Georg Heiler
Georg Heiler

Reputation: 17676

percentiles pandas vs. scala where is the bug?

For a list of numbers

val numbers = Seq(0.0817381355303346, 0.08907955219917718, 0.10581384008994665, 0.10970915785902469, 0.1530743353025532, 0.16728932033107657, 0.181932212814931, 0.23200826752868853, 0.2339654613723784, 0.2581657775305527, 0.3481071101229365, 0.5010850992326521, 0.6153244818101578, 0.6233250409474894, 0.6797744231690304, 0.6923891392381571, 0.7440316016776881, 0.7593186414698002, 0.8028091068764153, 0.8780699052482807, 0.8966649331194205)

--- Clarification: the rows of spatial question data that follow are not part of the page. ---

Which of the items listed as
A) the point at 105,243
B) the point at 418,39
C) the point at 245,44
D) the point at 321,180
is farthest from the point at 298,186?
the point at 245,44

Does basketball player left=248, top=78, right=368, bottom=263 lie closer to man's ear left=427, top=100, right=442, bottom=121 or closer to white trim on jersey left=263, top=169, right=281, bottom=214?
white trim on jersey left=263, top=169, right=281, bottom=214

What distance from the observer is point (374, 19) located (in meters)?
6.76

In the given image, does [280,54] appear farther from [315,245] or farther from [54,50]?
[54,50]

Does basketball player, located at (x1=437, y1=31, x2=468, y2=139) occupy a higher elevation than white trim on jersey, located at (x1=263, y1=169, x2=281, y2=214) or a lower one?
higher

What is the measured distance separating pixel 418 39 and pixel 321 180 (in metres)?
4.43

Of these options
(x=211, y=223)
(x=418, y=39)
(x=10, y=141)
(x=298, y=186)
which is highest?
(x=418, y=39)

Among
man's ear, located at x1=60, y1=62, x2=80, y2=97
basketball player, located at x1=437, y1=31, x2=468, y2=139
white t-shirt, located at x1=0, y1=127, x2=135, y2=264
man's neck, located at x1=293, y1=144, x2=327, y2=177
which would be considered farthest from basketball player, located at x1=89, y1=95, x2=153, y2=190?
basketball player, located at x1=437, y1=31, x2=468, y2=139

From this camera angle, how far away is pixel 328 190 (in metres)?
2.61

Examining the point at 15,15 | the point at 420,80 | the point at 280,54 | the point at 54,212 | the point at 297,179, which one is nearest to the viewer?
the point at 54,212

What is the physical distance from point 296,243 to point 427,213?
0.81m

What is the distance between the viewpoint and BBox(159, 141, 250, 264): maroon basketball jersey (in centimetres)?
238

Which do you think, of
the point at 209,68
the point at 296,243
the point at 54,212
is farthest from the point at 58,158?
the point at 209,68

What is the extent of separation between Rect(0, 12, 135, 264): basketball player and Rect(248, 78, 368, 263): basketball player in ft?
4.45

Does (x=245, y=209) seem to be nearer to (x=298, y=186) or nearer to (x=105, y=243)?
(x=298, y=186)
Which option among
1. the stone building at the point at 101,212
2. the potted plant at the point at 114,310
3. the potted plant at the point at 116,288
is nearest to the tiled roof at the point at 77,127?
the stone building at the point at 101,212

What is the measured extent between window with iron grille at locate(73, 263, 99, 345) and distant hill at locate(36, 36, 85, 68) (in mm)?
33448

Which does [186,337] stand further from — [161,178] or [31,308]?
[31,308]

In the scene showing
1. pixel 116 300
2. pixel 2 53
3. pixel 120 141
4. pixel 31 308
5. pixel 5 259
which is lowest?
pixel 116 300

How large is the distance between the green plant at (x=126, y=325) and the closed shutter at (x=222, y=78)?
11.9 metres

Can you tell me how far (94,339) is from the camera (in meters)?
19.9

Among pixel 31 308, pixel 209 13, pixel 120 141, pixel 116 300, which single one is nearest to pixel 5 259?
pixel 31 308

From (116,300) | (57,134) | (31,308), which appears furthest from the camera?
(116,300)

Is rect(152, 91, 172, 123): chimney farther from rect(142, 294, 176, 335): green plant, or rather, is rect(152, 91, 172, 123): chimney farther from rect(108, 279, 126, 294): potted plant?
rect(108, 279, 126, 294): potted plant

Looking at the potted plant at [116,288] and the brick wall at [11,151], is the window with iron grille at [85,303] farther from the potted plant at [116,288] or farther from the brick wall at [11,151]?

python / pandas computes the following percentiles:

25%     0.167289
50%     0.348107
75%     0.692389

However, scala returns:

calcPercentiles(Seq(.25, .5, .75), sortedNumber.toArray)

25% 0.1601818278168149
50% 0.3481071101229365
75% 0.7182103704579226

The numbers are almost matching - but different. How can I get rid of the difference (and most likely fix a bug in my scala code?

val sortedNumber = numbers.sorted

import scala.collection.mutable
case class PercentileResult(percentile:Double, value:Double)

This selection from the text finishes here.